Kino Lorber has given us some terrific classic transfers of late, but sadly 'A Kiss Before Dying' can't be added to the list. Only a full-scale restoration could solve all of the issues afflicting this very disappointing transfer that calls far too much (negative) attention to itself and consistently takes us out of the movie.
Unfortunately, the audio is on a par with the video. The film boasts a Lionel Newman score that's arranged by industry giants Billy May and Nelson Riddle, but the DTS-HD Master Audio 2.0 mono track never does the music justice. Right from the start, the sound exudes a hollow flatness that doesn't improve even with volume adjustments, and weak fidelity prevents the audio from filling the room. Quite noticeable surface noise afflicts a few portions of the track, as does some prominent hiss, and dialogue can be a bit muddled and difficult to understand. A wide dynamic scale handles all the highs and lows with ease, but the tones lack vitality and depth. Though several prime audio opportunities lace the film's soundtrack, most fall short of expectations, and for a thriller, that's a real shame.
The only supplement is the film's original theatrical trailer, which runs a scant two minutes and ominously promises "Robert Wagner will startle you, shock you in this terrifying role!"

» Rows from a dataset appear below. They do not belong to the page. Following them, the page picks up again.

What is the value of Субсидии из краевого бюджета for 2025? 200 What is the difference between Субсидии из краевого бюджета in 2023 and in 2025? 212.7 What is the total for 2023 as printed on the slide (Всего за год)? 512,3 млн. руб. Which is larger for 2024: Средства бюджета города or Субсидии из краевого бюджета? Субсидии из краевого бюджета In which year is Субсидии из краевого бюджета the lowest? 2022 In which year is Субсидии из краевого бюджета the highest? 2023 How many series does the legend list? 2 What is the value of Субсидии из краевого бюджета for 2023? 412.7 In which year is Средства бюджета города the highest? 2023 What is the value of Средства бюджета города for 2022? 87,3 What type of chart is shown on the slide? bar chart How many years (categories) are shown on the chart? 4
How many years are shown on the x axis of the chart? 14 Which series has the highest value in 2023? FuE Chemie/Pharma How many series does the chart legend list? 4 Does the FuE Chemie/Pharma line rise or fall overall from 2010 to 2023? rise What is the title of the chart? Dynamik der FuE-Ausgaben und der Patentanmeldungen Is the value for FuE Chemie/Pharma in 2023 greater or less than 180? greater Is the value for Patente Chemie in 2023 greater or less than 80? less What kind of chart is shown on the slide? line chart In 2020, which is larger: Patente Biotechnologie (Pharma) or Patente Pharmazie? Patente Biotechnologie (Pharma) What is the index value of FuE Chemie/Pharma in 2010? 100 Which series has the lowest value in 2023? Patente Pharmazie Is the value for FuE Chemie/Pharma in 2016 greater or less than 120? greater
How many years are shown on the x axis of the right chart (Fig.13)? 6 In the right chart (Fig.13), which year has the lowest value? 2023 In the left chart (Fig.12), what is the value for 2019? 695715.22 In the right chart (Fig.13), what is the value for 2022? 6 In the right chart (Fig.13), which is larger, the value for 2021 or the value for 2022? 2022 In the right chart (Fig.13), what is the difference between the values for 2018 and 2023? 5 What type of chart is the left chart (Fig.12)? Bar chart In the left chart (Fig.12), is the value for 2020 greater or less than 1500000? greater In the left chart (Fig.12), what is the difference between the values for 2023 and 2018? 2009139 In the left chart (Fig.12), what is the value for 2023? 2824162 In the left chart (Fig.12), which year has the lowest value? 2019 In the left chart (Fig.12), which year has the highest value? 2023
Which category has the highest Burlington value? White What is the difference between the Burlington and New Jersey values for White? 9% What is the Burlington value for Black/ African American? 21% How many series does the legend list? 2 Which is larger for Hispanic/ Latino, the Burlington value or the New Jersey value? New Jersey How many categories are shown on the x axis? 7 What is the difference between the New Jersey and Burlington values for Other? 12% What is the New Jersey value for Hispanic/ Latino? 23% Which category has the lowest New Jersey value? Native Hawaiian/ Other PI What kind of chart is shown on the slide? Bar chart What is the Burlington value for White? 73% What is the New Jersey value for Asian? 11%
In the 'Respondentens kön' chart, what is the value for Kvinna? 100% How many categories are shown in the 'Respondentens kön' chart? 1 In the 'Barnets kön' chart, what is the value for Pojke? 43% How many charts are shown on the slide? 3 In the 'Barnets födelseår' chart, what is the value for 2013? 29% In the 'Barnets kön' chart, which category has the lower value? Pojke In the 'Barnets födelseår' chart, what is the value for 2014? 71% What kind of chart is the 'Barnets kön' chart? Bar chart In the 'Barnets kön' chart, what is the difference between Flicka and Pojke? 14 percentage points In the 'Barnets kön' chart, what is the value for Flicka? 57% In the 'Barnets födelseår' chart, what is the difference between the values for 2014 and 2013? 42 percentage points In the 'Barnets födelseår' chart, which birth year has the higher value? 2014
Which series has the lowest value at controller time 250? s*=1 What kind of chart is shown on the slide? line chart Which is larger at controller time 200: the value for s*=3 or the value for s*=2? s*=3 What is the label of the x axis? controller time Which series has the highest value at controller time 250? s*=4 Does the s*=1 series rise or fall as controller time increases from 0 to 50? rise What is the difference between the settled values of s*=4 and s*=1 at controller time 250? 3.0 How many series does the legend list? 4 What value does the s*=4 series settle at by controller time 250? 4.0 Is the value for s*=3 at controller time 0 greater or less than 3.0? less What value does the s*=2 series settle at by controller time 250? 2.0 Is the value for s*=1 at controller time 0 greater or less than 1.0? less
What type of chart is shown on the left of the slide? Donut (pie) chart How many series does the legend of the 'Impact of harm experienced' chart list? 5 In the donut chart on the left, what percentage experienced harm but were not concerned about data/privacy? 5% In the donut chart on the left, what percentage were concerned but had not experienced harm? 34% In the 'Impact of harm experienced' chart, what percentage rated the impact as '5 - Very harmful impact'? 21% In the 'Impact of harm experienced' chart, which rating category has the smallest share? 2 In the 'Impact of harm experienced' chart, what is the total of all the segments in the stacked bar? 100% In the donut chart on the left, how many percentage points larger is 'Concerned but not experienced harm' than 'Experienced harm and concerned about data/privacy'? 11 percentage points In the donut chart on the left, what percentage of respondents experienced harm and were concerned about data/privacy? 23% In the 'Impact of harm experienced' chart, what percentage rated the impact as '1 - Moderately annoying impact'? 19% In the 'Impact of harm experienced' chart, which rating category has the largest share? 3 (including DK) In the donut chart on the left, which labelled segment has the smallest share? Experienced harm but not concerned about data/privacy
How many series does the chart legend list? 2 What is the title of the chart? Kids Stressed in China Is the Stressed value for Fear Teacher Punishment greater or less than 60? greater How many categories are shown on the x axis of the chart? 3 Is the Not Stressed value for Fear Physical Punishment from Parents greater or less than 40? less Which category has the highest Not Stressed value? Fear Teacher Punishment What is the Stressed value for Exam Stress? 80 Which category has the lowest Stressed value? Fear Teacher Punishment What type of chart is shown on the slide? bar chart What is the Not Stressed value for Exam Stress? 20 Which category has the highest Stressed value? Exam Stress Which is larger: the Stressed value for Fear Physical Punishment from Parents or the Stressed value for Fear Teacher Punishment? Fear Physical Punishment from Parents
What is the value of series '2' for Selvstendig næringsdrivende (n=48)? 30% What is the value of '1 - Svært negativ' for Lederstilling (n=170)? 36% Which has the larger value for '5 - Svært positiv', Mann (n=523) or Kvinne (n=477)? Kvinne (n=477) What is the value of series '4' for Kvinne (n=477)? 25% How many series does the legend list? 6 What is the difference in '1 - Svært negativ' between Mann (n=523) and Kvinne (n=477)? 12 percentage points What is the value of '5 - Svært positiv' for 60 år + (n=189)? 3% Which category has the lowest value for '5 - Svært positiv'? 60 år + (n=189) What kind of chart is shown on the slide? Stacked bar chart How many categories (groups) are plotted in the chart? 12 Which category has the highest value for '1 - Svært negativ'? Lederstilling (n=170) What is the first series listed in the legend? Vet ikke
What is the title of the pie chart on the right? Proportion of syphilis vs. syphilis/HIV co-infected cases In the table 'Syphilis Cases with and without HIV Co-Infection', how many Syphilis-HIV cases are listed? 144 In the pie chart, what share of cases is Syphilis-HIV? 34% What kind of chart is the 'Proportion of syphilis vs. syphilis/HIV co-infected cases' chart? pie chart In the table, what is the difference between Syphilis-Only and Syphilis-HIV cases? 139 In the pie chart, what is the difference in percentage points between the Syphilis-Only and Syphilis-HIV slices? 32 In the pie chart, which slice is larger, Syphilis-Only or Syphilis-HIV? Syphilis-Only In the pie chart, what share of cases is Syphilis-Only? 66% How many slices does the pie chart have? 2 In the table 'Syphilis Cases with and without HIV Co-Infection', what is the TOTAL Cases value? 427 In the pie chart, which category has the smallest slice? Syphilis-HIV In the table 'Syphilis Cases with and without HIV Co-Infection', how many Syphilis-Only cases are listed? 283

As slick as Robert Wagner's good looks, 'A Kiss Before Dying' is a well-oiled thriller that's plausible enough to be ripped from today's headlines. A few surprises, taut direction, and some winning performances distinguish this dark tale of a devious social climber who won't let anything - or anyone - keep him from achieving the wealth and stature he so dementedly craves. Unfortunately, Kino Lorber's Blu-ray presentation doesn't match the film's quality, as subpar video and audio transfers and a dearth of supplements diminish the appeal of this release. Gerd Oswald's film remains a notable noir thriller that's definitely worth a look, but the disc quality should make even diehard fans think twice about a purchase.